Still, when Sholmes turns just enough to straighten and rest his hip against the window--leaning aside just enough so that the breeze catches his smoke--the look he gives his partner is a faint smile, no less fond of the sight of the man cradling an infant in his arms. Somehow, despite its improbability, Mikotoba is rather suited to the role, he thinks.]
But that will not do, will it? You must return, and this child must have a caretaker. And what will happen when these two prerogatives continue to clash? Do you have a plan for that?
no subject
I did, until today. That was what all the hold-up was about: I was hoping to bring her back to Japan. As my own daughter.
[Susato would've loved a sister, in some world where this had all gone according to plan. Even so, looking into the clear blue of her eyes, he still sees only the mother who'd left the girl behind.]
You see... it's her parentage, Sholmes.
[He mirrors Sholmes' smile back at him across their familiar quarters-- the expression small, a bit sad, on his face.]
They won't accept my adoption unless I can prove her identity. [Mikotoba's gaze falls back down to Iris, drifting off into an exhausted nap at long last. So young, and so unawares of the strange circumstances surrounding her birth; a part of him hopes she'll always be blessed with that ignorance, whatever happens to her.] I'm sure you're aware of the problem with that.

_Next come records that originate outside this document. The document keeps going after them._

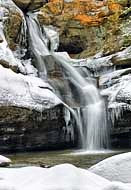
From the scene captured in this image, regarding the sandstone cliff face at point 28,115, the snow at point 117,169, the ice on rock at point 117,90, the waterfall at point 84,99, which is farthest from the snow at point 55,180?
the ice on rock at point 117,90

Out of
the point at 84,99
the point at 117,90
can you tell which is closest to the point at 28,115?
the point at 84,99

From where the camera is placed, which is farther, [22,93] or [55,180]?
[22,93]

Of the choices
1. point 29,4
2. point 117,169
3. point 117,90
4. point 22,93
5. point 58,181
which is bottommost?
point 117,169

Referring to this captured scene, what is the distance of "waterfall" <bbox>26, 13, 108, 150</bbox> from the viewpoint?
1373 centimetres

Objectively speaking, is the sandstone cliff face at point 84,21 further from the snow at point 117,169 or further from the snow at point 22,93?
the snow at point 117,169

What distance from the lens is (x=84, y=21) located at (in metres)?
21.6

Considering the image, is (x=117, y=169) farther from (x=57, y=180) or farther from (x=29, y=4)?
(x=29, y=4)

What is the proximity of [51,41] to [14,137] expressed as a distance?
8117 mm

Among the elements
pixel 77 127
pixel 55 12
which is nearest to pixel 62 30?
pixel 55 12

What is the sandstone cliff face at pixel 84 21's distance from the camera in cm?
2073

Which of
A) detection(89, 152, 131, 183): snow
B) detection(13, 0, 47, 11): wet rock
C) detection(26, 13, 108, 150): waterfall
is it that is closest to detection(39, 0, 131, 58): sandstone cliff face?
detection(13, 0, 47, 11): wet rock

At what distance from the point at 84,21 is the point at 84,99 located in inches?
302

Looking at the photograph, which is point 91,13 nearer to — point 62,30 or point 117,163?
point 62,30

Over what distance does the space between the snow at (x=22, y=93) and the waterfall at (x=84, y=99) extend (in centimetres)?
130
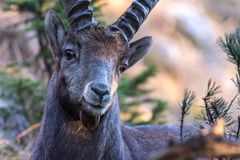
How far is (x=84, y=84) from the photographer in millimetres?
7102

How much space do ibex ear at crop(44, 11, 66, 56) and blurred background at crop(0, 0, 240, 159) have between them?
2211 millimetres

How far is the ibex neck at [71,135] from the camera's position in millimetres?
7691

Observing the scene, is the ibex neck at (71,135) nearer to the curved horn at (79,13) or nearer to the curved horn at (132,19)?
the curved horn at (79,13)

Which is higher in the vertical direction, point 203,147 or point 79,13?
point 79,13

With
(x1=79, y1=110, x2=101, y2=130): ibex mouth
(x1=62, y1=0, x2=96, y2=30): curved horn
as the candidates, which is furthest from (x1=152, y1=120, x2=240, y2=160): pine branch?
(x1=62, y1=0, x2=96, y2=30): curved horn

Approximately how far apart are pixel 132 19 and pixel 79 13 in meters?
0.68

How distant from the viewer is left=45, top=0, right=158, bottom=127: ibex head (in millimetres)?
6961

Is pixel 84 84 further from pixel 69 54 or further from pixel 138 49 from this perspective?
pixel 138 49

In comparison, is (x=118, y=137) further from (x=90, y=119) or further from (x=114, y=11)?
(x=114, y=11)

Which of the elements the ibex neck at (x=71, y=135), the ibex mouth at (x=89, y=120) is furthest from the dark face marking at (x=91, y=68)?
the ibex neck at (x=71, y=135)

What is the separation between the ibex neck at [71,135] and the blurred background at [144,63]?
7.16 ft

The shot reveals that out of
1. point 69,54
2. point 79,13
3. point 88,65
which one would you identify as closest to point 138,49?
point 79,13

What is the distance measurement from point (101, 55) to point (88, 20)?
2.34 ft

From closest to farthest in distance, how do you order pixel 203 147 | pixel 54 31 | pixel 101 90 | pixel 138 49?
pixel 203 147 → pixel 101 90 → pixel 54 31 → pixel 138 49
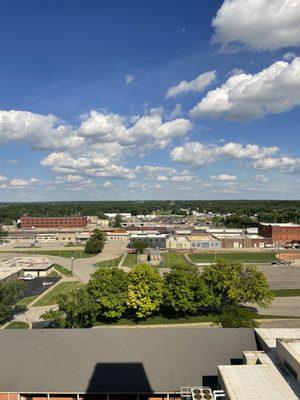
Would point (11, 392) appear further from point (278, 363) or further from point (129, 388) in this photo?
point (278, 363)

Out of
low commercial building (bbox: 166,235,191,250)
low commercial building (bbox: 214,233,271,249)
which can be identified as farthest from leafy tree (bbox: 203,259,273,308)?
low commercial building (bbox: 214,233,271,249)

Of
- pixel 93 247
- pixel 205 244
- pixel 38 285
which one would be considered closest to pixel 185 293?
pixel 38 285

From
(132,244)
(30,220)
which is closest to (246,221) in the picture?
(132,244)

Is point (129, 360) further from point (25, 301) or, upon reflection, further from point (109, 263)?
point (109, 263)

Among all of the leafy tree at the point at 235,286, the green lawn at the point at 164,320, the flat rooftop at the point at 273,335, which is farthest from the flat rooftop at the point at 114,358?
the leafy tree at the point at 235,286

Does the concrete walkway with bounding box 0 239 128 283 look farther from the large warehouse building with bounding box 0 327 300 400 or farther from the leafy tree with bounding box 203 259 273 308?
the large warehouse building with bounding box 0 327 300 400

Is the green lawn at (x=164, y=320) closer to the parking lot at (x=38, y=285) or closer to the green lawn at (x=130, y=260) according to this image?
the parking lot at (x=38, y=285)
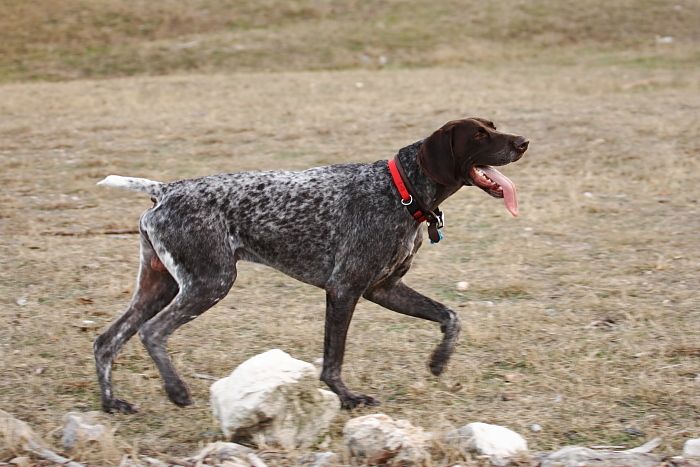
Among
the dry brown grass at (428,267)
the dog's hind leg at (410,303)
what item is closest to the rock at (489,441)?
the dry brown grass at (428,267)

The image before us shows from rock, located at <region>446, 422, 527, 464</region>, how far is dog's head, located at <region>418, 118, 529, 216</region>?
1345 mm

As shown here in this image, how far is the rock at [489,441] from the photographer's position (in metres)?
4.76

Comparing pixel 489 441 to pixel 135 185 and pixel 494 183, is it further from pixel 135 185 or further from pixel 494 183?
pixel 135 185

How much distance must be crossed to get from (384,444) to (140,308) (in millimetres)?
1848

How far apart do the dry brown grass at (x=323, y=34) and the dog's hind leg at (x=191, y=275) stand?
14783 millimetres

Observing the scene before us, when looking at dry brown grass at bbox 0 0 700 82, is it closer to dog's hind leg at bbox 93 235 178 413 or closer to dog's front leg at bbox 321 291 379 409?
dog's hind leg at bbox 93 235 178 413

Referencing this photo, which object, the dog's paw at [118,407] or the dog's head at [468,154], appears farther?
the dog's head at [468,154]

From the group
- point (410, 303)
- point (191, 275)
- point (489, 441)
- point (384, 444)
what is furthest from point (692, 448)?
point (191, 275)

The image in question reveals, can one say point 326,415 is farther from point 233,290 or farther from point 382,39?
point 382,39

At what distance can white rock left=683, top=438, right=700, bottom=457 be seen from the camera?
15.7ft

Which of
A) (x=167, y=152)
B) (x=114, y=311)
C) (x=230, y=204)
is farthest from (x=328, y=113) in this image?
(x=230, y=204)

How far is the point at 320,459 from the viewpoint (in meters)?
4.83

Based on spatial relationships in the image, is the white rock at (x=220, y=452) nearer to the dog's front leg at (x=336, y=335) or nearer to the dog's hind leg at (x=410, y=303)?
the dog's front leg at (x=336, y=335)

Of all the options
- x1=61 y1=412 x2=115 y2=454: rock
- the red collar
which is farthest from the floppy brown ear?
x1=61 y1=412 x2=115 y2=454: rock
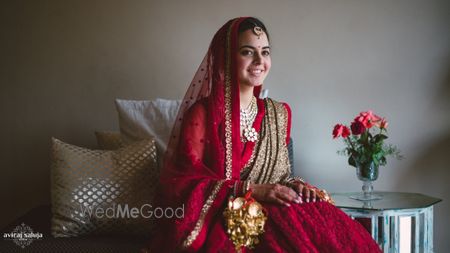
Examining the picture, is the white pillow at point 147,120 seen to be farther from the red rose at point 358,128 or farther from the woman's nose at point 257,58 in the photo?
the red rose at point 358,128

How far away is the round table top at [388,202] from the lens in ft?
6.45

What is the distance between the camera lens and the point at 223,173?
170 cm

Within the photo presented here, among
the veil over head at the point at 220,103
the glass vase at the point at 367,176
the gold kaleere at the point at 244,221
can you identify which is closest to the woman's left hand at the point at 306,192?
the gold kaleere at the point at 244,221

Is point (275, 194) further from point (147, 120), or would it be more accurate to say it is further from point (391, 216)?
point (147, 120)

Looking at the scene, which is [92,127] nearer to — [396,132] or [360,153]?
[360,153]

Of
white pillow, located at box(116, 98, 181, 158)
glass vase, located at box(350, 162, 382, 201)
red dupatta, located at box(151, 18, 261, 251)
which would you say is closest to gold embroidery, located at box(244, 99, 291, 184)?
red dupatta, located at box(151, 18, 261, 251)

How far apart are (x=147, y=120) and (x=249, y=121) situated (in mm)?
591

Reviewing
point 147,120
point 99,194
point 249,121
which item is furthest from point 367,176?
point 99,194

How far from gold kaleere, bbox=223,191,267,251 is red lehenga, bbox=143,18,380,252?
25mm

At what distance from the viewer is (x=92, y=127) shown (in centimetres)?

[And to do it illegally by smuggling her onto the ship? Well. He can't imagine a Japanese man stealing an English baby would go particularly well-- no matter that her alternative would be the orphanage.
But perhaps not her only alternative.]
Sholmes... Will you be finding another flatmate once I've left?
no subject
How insipid politics are, he thinks to himself, taking a particularly long drag of his pipe. Crafting so delicate a situation that no one benefits from its baleful complexities, that a child may be without a proper caretaker, lost in the shuffle of conspiracy. Should he consider it overlong—as he has already done; long nights with his Stradivarius in hand, wailing aggravated notes—he should find himself in a dour mood.
Yet there are alternatives. The child has options still remaining, those henceforth unspoken, and he thinks to give them a voice — until Mikotoba's question has him huffing the collection of smoke his lungs had plied away, caught somewhere between disbelieving and offended.]
Another flatmate? And why would I want something like that?
[Logically, of course, he should want something like that so he could rub two pennies together; able to pay the rent with more monthly certainty, rather than scrambling to make ends meet at the last moment like he had before he met Yujin. Reasonably, he should want to seek similar accommodations again.
Yet for Sholmes, this does not fall into those manageable bounds of reason. He cannot imagine another man in place of Mikotoba, someone else who would understand him half as well, someone who he could trust half as much. He is the only one in the world he can call a true friend, and to replace him as though he were just a mannequin made of plaster is a terrible, inconceivable thought.
Having a stranger in their flat—for that is all it would amount to, a stranger here, an intrusion of their space—would throw into stark contrast all he would miss about Mikotoba, all his little mannerisms and remarks, and jokes and scoldings, and he cannot bear to even consider it. The man's not even left the premises yet.]